## WHAT NEEDS TO BE DONE
Below is a listing; retype exactly the lines between the one containing "Advanced Computer Performance" and the one containing "EH-62A AC Adapter", inclusive, minus the pictures.

## PROVIDED RECORDS

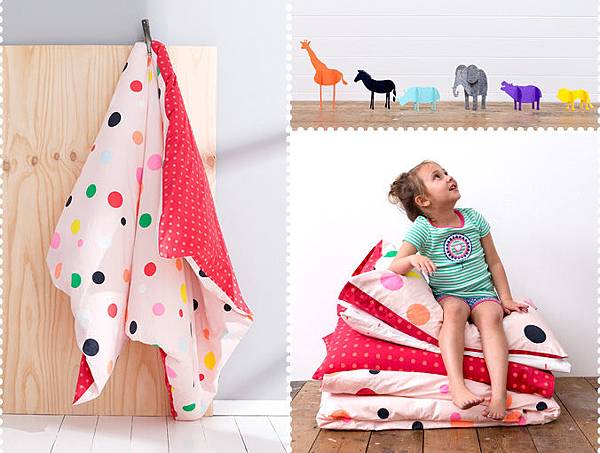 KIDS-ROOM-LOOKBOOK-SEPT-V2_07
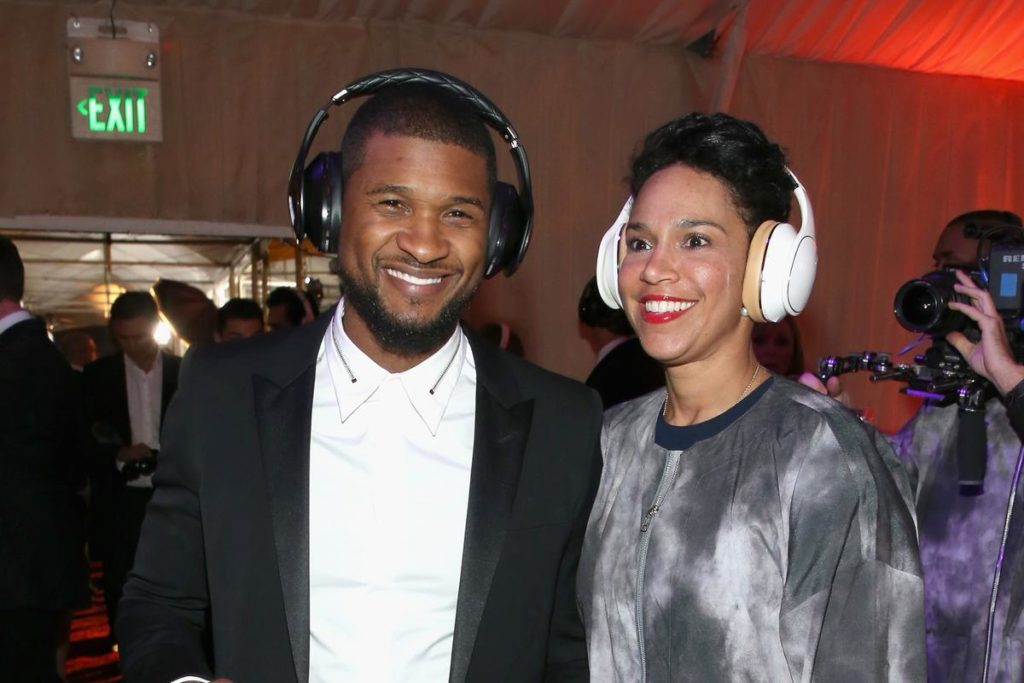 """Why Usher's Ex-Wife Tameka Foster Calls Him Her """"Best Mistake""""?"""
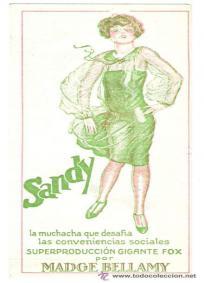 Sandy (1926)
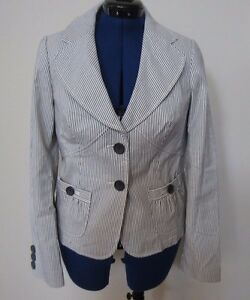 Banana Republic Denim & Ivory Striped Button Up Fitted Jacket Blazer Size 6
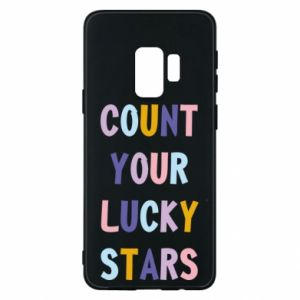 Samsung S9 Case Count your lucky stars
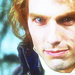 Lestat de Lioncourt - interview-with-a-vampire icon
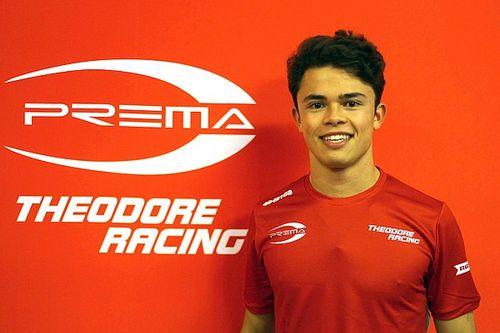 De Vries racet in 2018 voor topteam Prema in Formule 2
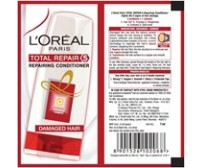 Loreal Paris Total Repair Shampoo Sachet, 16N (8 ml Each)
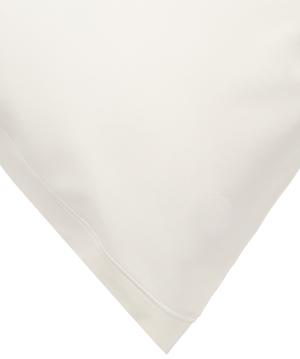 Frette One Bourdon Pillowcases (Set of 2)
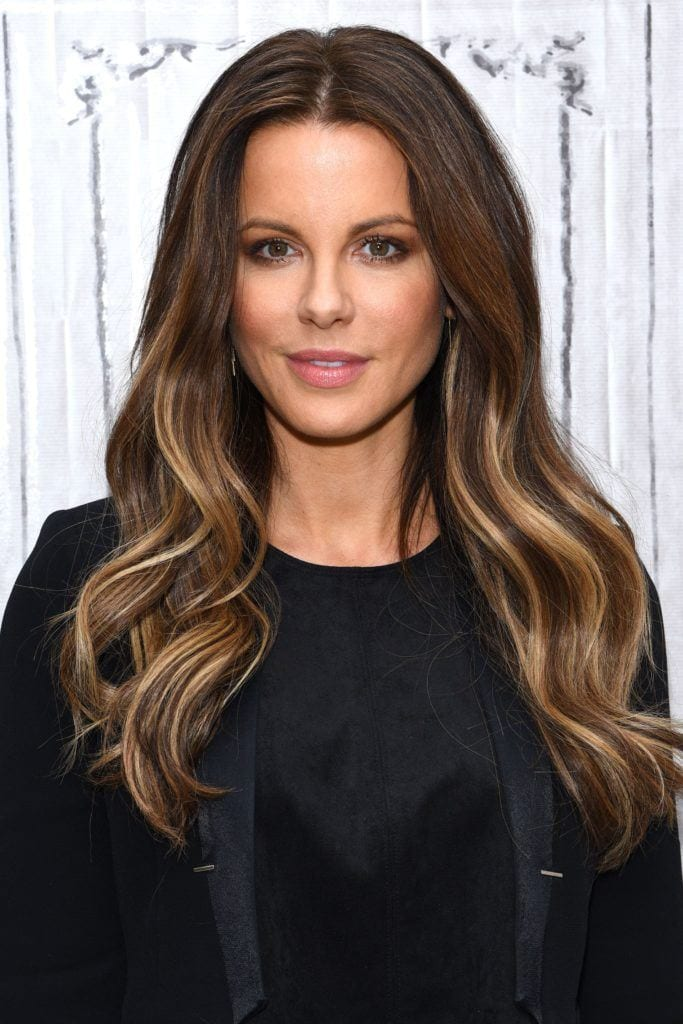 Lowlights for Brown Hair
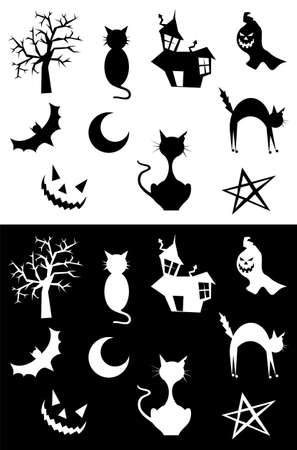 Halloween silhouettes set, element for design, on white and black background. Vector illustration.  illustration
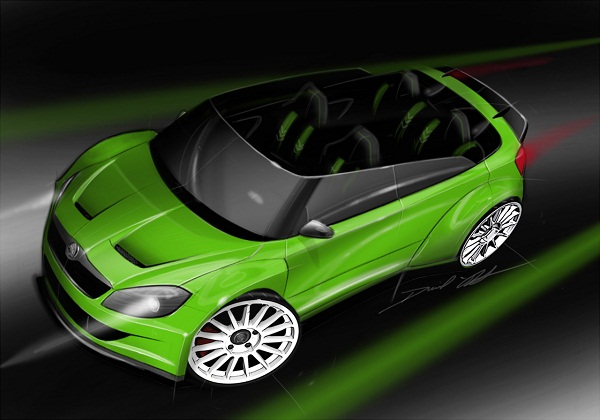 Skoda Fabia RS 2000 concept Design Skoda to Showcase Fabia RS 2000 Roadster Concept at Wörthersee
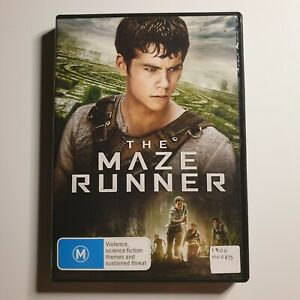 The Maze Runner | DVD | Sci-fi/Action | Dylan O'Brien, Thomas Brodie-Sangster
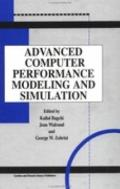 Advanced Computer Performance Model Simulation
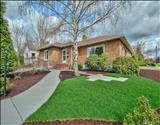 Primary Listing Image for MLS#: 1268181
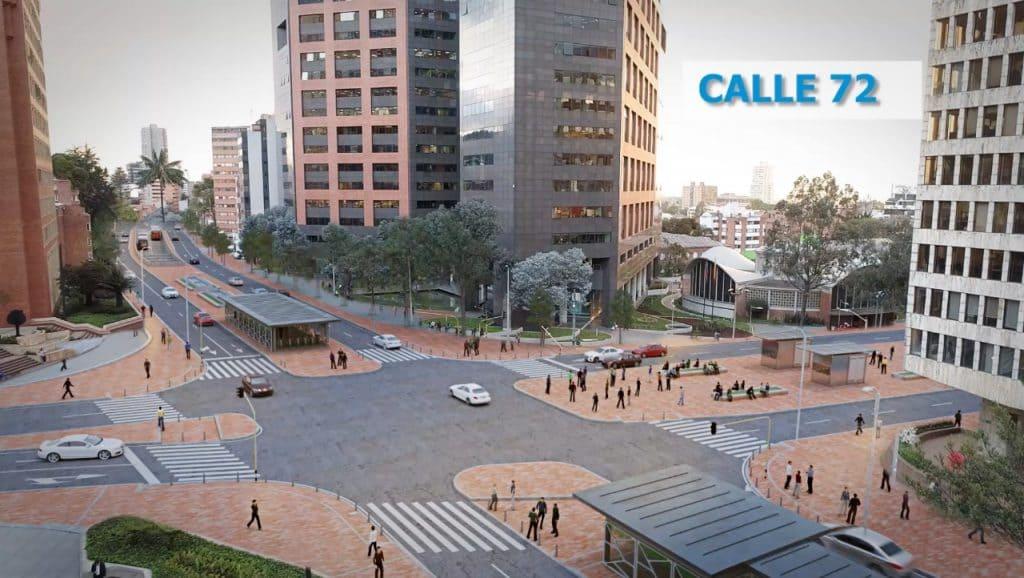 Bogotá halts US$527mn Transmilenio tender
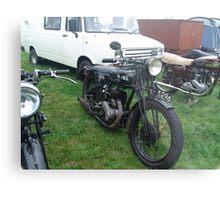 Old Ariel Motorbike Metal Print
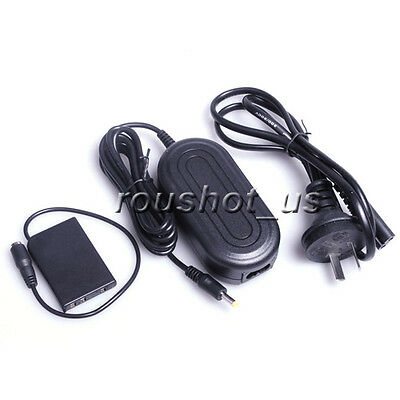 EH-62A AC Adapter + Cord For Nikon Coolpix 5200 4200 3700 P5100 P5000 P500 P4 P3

==

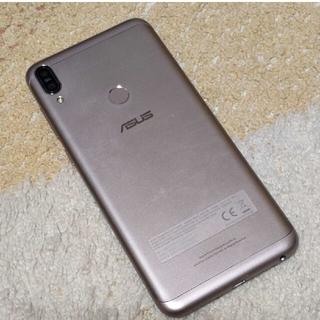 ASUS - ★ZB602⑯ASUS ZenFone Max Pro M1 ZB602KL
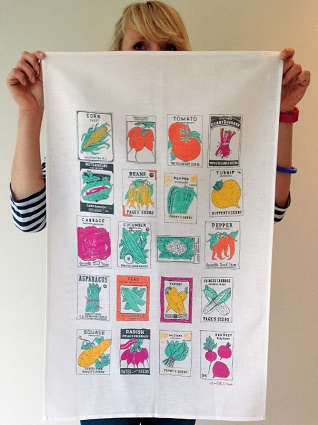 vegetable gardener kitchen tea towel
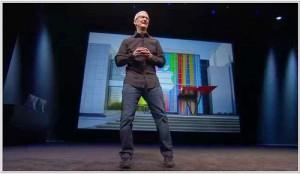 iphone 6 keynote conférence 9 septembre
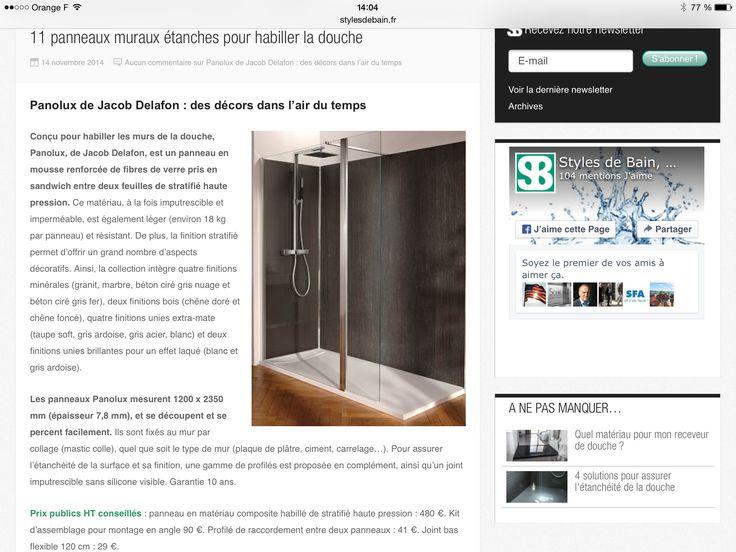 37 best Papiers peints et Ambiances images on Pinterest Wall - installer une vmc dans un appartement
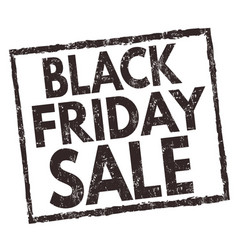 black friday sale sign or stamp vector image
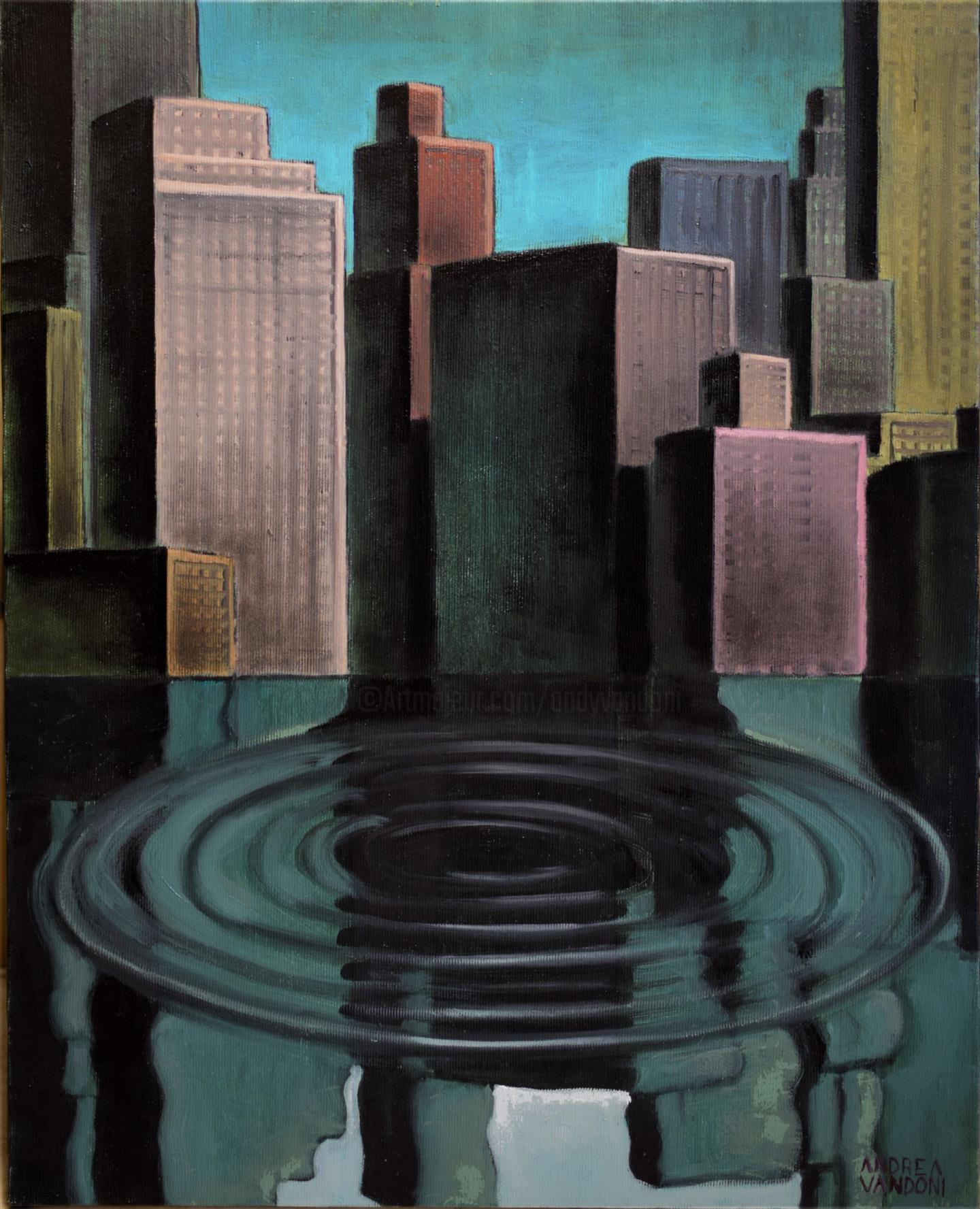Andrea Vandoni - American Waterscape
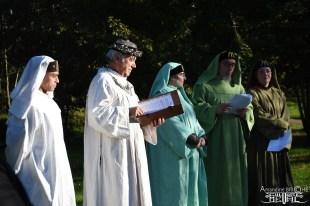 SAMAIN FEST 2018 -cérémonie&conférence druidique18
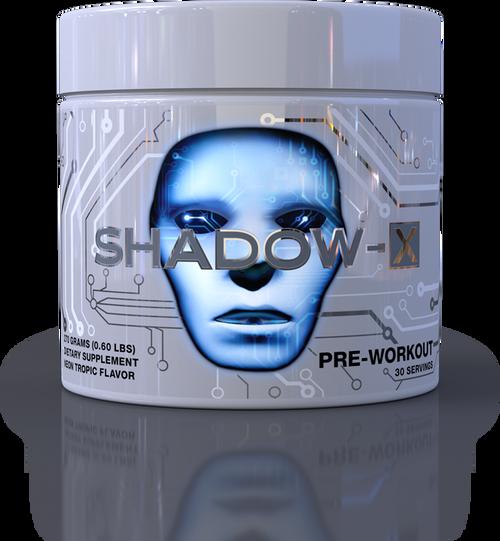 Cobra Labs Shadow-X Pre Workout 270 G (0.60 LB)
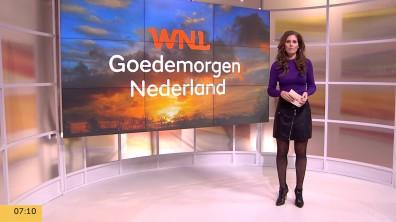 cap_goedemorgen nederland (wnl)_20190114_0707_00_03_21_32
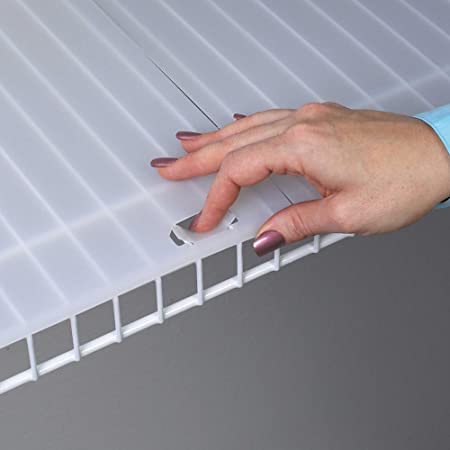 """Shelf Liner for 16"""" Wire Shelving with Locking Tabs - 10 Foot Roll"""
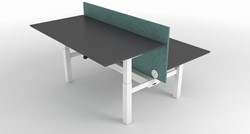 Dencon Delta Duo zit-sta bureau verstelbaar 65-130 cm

==

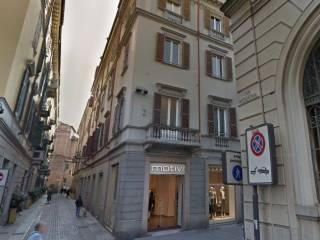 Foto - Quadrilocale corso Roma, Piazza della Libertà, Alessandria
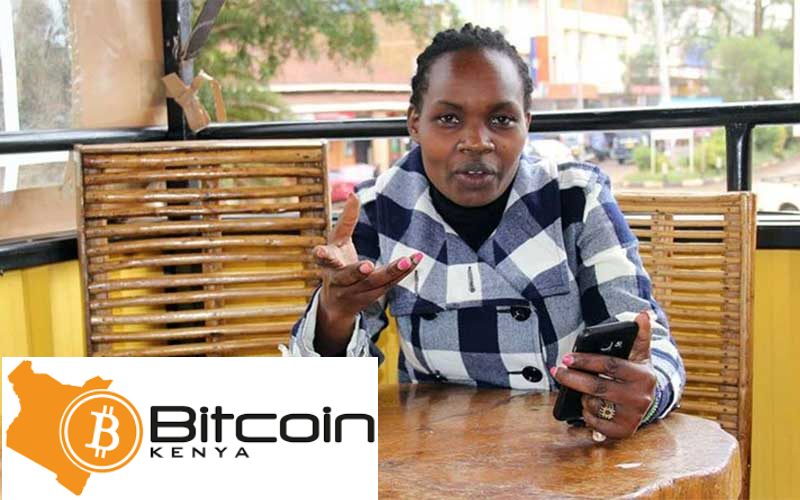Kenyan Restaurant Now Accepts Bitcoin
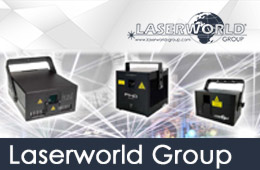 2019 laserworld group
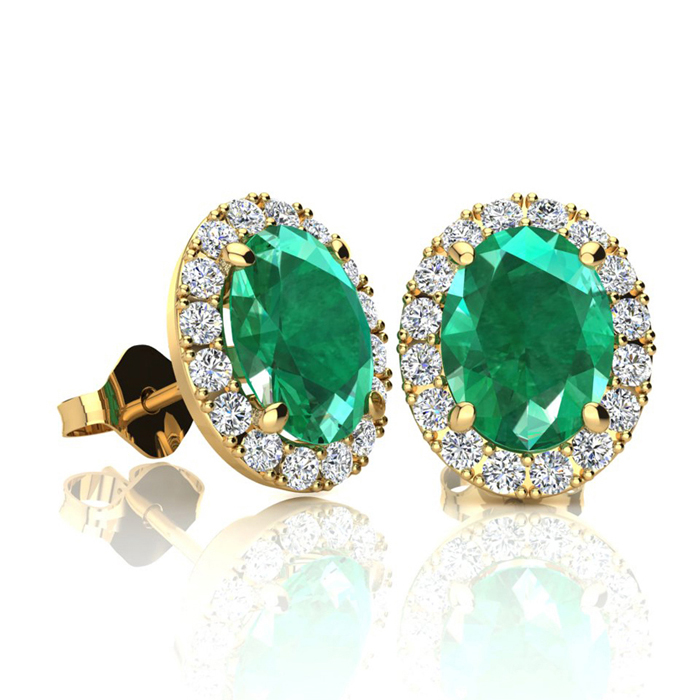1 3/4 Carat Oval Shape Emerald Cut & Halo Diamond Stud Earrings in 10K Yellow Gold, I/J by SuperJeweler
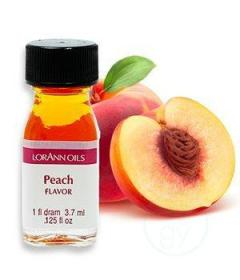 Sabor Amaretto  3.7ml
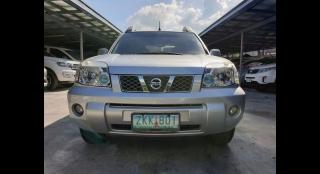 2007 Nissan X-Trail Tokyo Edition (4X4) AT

## SOLUTION TO THE EXERCISE
 Advanced Computer Performance Model Simulation
 Primary Listing Image for MLS#: 1268181
 Bogotá halts US$527mn Transmilenio tender
 Old Ariel Motorbike Metal Print
 EH-62A AC Adapter + Cord For Nikon Coolpix 5200 4200 3700 P5100 P5000 P500 P4 P3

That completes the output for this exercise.